--- Required task ---
Copy out every line of the data below that contains the string "hair", and skip all other lines. Matching is case-sensitive.

--- Records to process ---
▬▬▬▬▬▬▬▬▬▬

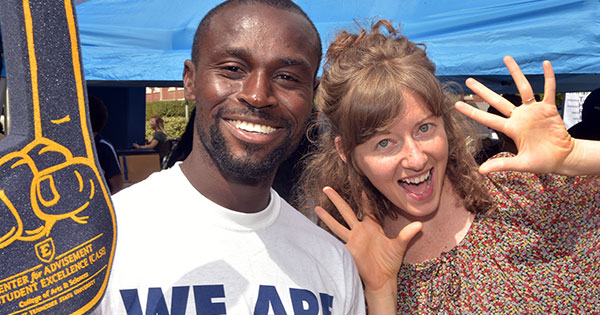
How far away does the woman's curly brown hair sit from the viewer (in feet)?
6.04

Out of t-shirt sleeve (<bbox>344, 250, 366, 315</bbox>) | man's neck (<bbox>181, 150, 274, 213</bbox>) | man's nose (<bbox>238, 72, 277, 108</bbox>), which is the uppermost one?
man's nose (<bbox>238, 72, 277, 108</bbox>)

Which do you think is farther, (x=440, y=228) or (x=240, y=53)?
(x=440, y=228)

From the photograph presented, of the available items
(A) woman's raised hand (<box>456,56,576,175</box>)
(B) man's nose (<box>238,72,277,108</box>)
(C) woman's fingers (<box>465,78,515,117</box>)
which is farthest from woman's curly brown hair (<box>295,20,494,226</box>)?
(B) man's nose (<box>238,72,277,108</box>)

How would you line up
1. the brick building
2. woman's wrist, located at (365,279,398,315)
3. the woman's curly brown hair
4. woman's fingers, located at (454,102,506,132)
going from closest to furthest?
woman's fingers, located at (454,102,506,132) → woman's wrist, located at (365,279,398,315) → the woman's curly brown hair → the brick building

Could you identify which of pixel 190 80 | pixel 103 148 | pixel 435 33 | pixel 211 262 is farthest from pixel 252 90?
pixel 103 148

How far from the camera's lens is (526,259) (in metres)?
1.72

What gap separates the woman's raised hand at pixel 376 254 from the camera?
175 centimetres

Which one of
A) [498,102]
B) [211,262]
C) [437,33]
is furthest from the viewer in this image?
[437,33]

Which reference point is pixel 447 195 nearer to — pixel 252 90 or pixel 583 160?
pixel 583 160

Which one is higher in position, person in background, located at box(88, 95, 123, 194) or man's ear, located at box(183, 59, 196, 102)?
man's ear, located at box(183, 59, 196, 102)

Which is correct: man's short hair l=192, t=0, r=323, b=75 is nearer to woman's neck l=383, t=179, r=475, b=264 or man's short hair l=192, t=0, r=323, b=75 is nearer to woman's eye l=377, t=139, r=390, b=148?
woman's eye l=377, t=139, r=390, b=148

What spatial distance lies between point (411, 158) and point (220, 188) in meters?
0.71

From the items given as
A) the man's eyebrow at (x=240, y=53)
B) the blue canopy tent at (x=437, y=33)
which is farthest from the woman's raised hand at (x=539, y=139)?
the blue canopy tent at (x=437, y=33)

▬▬▬▬▬▬▬▬▬▬

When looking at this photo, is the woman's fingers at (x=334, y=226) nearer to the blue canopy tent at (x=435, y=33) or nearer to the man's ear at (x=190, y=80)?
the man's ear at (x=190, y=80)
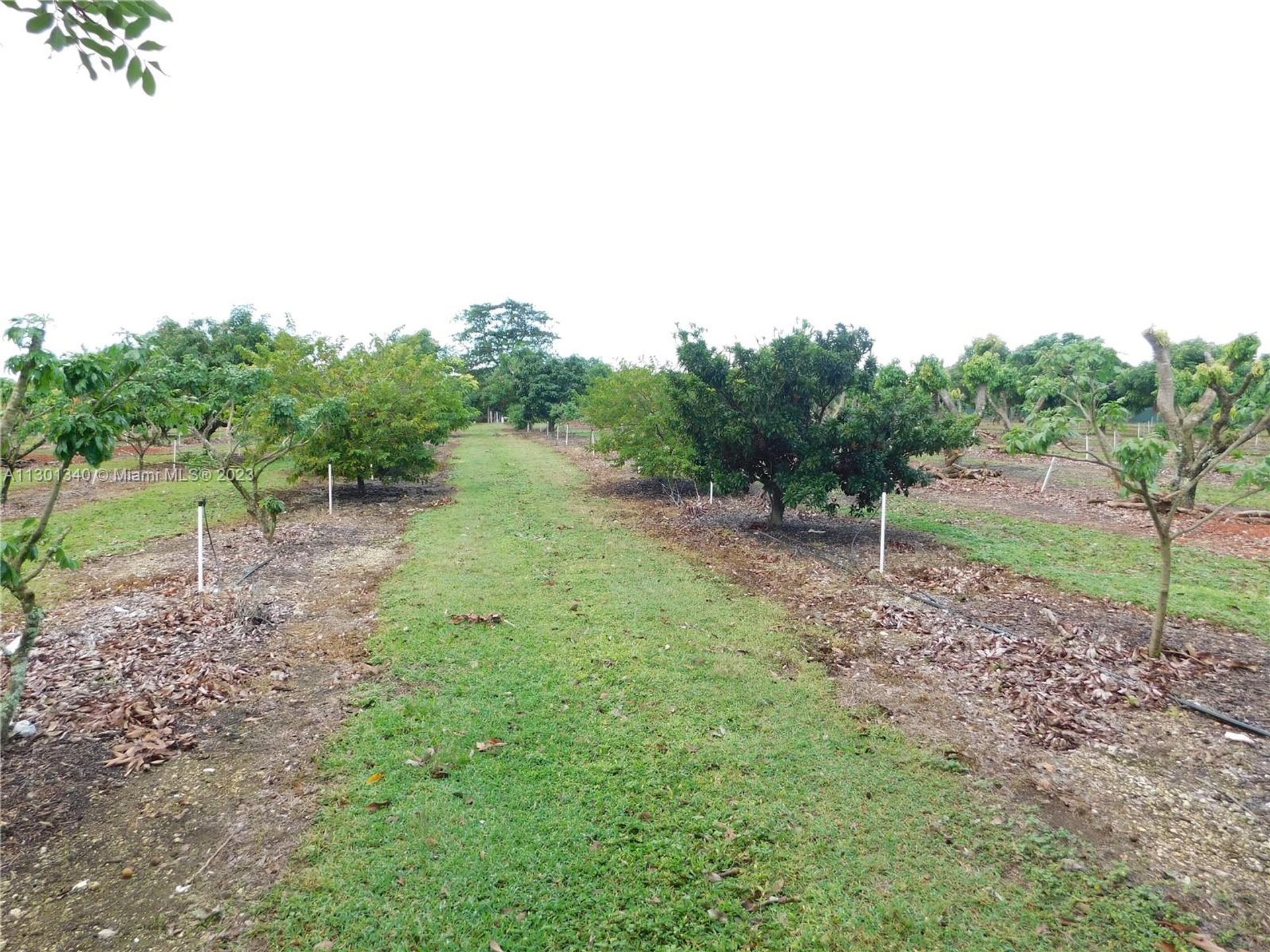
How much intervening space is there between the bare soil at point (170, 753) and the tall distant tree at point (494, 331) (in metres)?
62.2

▬▬▬▬▬▬▬▬▬▬

--- Written solution ---
How far away does the woman's curly brown hair sit from the viewer (in feet)?
which is farthest from woman's curly brown hair (<box>295,20,494,226</box>)?
3. the woman's curly brown hair
woman's fingers, located at (454,102,506,132) → woman's wrist, located at (365,279,398,315) → the woman's curly brown hair → the brick building
Which is correct: man's short hair l=192, t=0, r=323, b=75 is nearer to woman's neck l=383, t=179, r=475, b=264 or man's short hair l=192, t=0, r=323, b=75 is nearer to woman's eye l=377, t=139, r=390, b=148?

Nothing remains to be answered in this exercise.